I am overwriting the GOOGLE_APPLICATIONS_CREDENTIALS ENV for using it in --key-file argument in gcsfuse.

Could someone please tell me what is wrong here? Is something wrong with my pod PostStart Exec command? or my gcsfuse is wrong?


Solution

  • I solved it by creating the volume mounts for K8s secret (Google Service Account) and passing it as ENV in the script start_mounting.sh for the gcsfuse command.

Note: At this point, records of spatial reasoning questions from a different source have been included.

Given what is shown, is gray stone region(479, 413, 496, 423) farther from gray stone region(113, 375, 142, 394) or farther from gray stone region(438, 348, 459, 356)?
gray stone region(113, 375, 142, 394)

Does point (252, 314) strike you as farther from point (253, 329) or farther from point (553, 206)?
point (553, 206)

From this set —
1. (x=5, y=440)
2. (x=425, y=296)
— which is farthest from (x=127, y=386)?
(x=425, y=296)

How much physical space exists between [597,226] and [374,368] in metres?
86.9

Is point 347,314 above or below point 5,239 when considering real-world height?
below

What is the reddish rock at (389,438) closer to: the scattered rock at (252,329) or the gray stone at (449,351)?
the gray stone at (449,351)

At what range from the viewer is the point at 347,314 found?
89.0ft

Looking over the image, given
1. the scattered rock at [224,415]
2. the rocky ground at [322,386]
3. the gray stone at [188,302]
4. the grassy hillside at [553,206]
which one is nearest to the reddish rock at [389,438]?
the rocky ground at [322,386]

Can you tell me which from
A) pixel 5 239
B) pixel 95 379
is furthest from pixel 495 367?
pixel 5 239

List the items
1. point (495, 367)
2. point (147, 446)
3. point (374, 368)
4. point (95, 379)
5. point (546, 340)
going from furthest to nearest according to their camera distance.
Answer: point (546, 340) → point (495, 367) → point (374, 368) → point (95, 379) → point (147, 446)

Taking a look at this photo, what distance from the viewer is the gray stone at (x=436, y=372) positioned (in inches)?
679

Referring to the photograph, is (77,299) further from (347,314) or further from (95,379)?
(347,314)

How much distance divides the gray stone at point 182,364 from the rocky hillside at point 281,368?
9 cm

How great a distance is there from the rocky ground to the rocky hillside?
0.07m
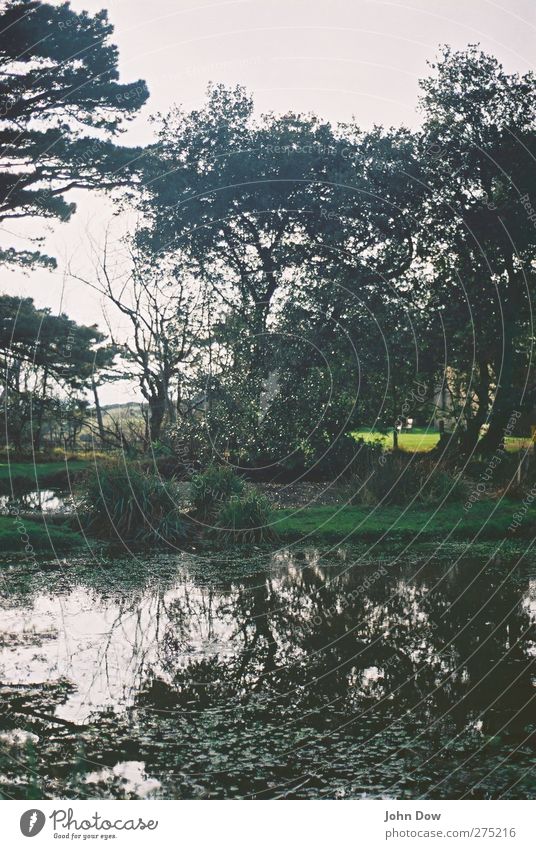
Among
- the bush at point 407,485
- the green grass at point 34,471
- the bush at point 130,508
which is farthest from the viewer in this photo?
the green grass at point 34,471

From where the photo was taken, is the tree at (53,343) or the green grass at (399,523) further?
the tree at (53,343)

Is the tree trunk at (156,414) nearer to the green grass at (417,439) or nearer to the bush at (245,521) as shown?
the green grass at (417,439)

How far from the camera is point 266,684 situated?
6.81 meters

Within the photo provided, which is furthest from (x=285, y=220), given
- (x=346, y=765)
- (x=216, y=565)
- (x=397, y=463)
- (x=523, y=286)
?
(x=346, y=765)

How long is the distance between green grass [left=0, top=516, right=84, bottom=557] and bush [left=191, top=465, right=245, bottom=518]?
2.21 m

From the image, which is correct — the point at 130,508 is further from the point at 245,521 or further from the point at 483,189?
the point at 483,189

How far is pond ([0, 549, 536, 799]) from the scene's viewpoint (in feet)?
17.2

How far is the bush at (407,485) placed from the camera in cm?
1496

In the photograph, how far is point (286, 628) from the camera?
8.48 metres

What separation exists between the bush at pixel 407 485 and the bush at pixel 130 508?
3562 mm

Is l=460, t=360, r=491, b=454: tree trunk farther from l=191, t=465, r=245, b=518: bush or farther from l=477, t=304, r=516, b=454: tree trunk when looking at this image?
l=191, t=465, r=245, b=518: bush

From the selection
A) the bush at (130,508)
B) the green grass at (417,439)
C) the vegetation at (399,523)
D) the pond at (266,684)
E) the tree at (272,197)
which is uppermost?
the tree at (272,197)

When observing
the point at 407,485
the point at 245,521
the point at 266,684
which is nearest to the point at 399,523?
the point at 407,485

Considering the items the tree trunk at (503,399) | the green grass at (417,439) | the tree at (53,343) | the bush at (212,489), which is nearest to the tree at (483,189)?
the tree trunk at (503,399)
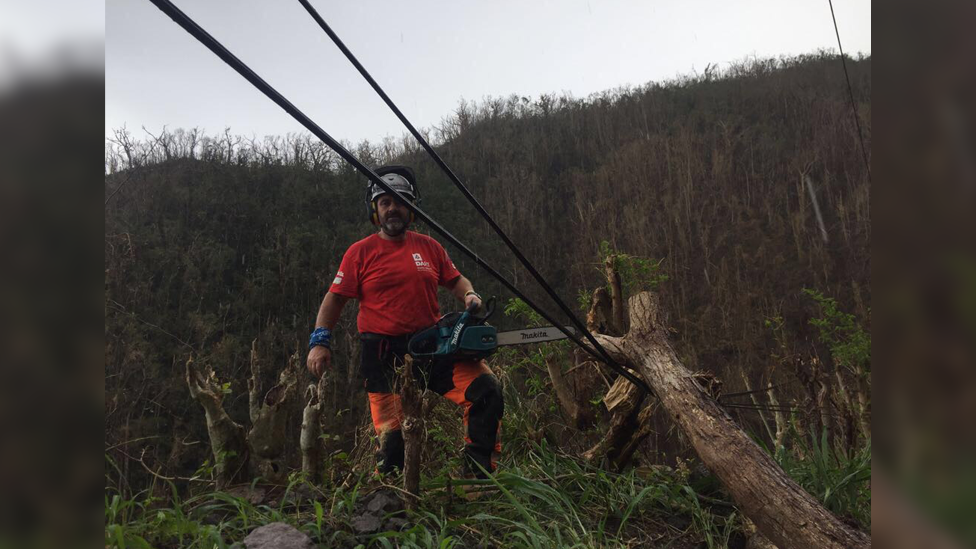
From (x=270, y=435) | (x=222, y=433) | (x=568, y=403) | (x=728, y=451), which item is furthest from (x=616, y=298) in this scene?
(x=222, y=433)

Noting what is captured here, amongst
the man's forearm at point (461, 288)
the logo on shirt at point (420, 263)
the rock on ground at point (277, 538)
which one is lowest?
the rock on ground at point (277, 538)

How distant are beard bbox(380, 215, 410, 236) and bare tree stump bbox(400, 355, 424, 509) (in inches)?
41.4

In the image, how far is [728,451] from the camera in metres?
2.29

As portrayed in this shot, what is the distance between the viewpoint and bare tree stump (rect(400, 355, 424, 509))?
6.40 feet

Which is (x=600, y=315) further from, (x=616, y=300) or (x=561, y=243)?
(x=561, y=243)

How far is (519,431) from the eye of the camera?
340cm

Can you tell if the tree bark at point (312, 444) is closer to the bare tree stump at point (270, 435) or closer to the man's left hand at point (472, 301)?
the bare tree stump at point (270, 435)

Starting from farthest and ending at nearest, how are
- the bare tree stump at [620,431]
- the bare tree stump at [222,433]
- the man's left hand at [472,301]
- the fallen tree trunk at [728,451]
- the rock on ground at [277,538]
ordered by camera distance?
the bare tree stump at [620,431]
the man's left hand at [472,301]
the bare tree stump at [222,433]
the fallen tree trunk at [728,451]
the rock on ground at [277,538]

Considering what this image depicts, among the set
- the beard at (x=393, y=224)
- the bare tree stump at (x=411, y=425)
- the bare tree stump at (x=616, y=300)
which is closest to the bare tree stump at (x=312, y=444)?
the bare tree stump at (x=411, y=425)

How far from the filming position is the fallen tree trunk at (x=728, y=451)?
6.23ft

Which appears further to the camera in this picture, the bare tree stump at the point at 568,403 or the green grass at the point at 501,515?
the bare tree stump at the point at 568,403
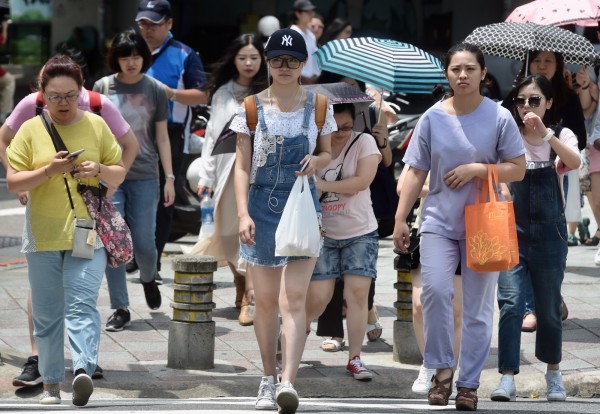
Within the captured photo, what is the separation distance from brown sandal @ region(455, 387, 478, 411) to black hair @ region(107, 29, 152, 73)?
3.50m

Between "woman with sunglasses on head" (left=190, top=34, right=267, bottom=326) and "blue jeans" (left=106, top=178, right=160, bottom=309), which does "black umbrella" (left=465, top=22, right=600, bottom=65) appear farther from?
"blue jeans" (left=106, top=178, right=160, bottom=309)

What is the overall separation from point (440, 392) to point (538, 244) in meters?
1.12

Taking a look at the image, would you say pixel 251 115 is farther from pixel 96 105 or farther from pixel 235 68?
pixel 235 68

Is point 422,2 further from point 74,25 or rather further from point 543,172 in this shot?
point 543,172

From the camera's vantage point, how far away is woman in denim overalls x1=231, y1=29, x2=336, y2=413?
24.5 feet

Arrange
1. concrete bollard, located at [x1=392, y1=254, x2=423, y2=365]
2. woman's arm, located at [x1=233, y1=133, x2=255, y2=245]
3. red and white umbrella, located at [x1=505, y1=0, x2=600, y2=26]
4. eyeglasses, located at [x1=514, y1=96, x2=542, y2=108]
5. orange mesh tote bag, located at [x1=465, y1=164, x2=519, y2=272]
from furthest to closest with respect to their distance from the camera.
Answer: red and white umbrella, located at [x1=505, y1=0, x2=600, y2=26]
concrete bollard, located at [x1=392, y1=254, x2=423, y2=365]
eyeglasses, located at [x1=514, y1=96, x2=542, y2=108]
woman's arm, located at [x1=233, y1=133, x2=255, y2=245]
orange mesh tote bag, located at [x1=465, y1=164, x2=519, y2=272]

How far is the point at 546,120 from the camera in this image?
8336mm

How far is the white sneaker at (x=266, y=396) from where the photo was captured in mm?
7430

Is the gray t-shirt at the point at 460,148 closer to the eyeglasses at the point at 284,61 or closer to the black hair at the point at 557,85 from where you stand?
the eyeglasses at the point at 284,61

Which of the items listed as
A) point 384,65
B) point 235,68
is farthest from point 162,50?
point 384,65

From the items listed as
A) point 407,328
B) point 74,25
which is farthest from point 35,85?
point 74,25

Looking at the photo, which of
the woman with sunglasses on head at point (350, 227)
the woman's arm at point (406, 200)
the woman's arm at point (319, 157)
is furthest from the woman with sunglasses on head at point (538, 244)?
the woman's arm at point (319, 157)

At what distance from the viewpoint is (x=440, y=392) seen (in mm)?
7418

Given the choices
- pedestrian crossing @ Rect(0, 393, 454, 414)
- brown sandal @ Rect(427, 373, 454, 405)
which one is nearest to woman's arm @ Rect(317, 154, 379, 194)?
pedestrian crossing @ Rect(0, 393, 454, 414)
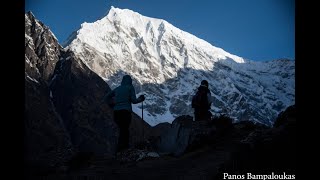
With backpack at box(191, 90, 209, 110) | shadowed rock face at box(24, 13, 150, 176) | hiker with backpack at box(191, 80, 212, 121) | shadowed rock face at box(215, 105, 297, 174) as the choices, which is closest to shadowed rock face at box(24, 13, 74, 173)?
shadowed rock face at box(24, 13, 150, 176)

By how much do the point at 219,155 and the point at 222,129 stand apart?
222 centimetres

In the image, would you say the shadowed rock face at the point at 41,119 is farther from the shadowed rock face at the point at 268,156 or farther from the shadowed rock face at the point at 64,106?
the shadowed rock face at the point at 268,156

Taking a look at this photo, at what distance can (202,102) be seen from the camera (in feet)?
46.6

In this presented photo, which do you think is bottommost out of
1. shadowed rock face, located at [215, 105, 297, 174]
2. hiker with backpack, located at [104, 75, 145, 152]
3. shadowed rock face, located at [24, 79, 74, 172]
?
shadowed rock face, located at [215, 105, 297, 174]

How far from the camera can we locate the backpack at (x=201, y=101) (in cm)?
1416

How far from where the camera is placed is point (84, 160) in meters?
12.0

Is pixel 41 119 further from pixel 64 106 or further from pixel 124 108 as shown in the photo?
pixel 124 108

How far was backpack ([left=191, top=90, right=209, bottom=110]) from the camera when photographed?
14.2m

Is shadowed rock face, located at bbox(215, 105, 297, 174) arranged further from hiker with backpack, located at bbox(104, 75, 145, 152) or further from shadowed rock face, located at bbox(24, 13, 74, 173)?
shadowed rock face, located at bbox(24, 13, 74, 173)

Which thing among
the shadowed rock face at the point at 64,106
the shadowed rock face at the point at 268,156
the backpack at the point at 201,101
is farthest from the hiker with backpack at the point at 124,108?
the shadowed rock face at the point at 64,106

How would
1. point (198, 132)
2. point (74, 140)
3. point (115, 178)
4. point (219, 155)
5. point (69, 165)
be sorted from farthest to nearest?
1. point (74, 140)
2. point (198, 132)
3. point (69, 165)
4. point (219, 155)
5. point (115, 178)

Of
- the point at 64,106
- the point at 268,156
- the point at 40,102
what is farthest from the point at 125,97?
the point at 64,106
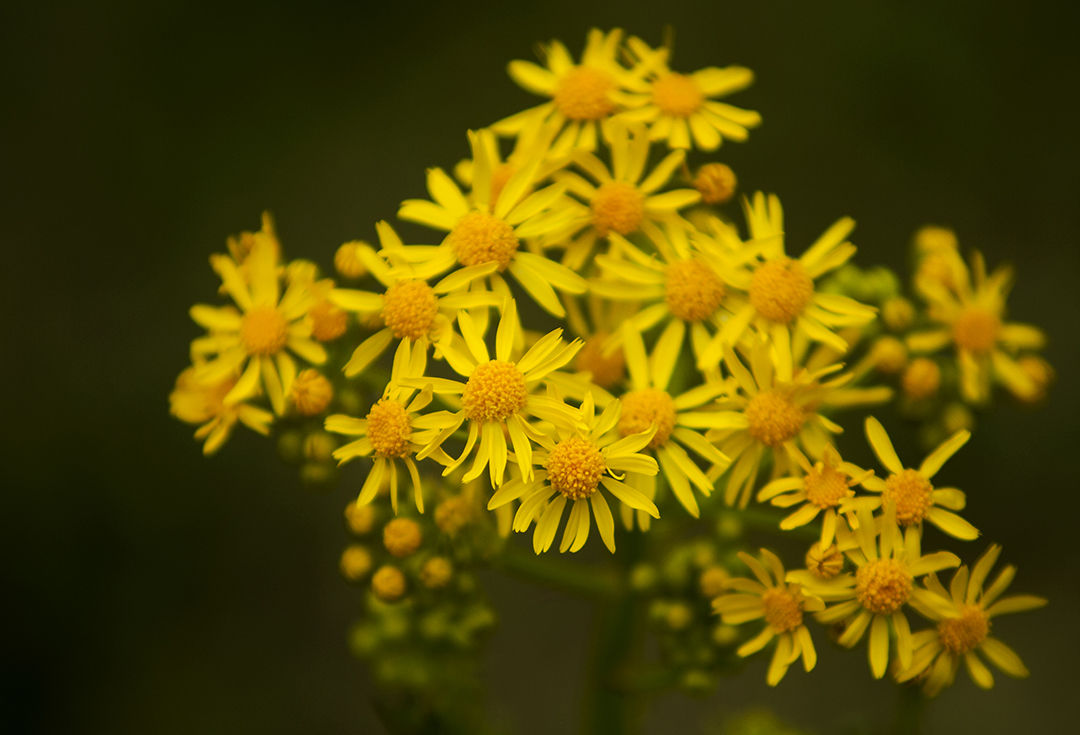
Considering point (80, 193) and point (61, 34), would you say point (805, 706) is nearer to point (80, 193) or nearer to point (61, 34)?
point (80, 193)

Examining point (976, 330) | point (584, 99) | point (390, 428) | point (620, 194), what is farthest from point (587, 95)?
point (976, 330)

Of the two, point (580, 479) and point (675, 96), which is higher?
point (675, 96)

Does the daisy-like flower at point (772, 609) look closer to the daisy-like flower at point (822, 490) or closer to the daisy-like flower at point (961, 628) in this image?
the daisy-like flower at point (822, 490)

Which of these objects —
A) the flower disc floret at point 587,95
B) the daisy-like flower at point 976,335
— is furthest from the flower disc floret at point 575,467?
the daisy-like flower at point 976,335

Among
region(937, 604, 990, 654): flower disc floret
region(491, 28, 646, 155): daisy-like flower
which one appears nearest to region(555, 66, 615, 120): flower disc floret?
region(491, 28, 646, 155): daisy-like flower

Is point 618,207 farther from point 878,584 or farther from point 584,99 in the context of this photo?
point 878,584

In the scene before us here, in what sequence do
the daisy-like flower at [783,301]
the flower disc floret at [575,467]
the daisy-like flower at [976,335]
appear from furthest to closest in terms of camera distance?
1. the daisy-like flower at [976,335]
2. the daisy-like flower at [783,301]
3. the flower disc floret at [575,467]

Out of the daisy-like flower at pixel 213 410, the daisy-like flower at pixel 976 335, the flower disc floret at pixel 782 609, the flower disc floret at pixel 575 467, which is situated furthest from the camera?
the daisy-like flower at pixel 976 335
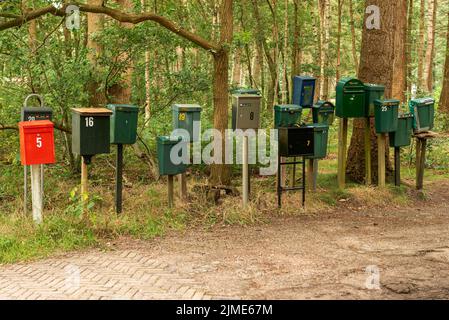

    Below is the code that i used:

      storage:
          extraVolumes:
            - name: my-secret-jupyterhub
              secret:
                secretName: my-secret
          extraVolumeMounts:
            - name: my-secret-jupyterhub
              mountPath: /etc/secrets
              readOnly: true
        extraEnv:
          GOOGLE_APPLICATIONS_CREDENTIALS: /etc/secrets/key.json
    

    This seems to be rather more cleaner approach than getting the file contents of service account and again put it in file for the gcsfuse command as i was doing previously and discussed above.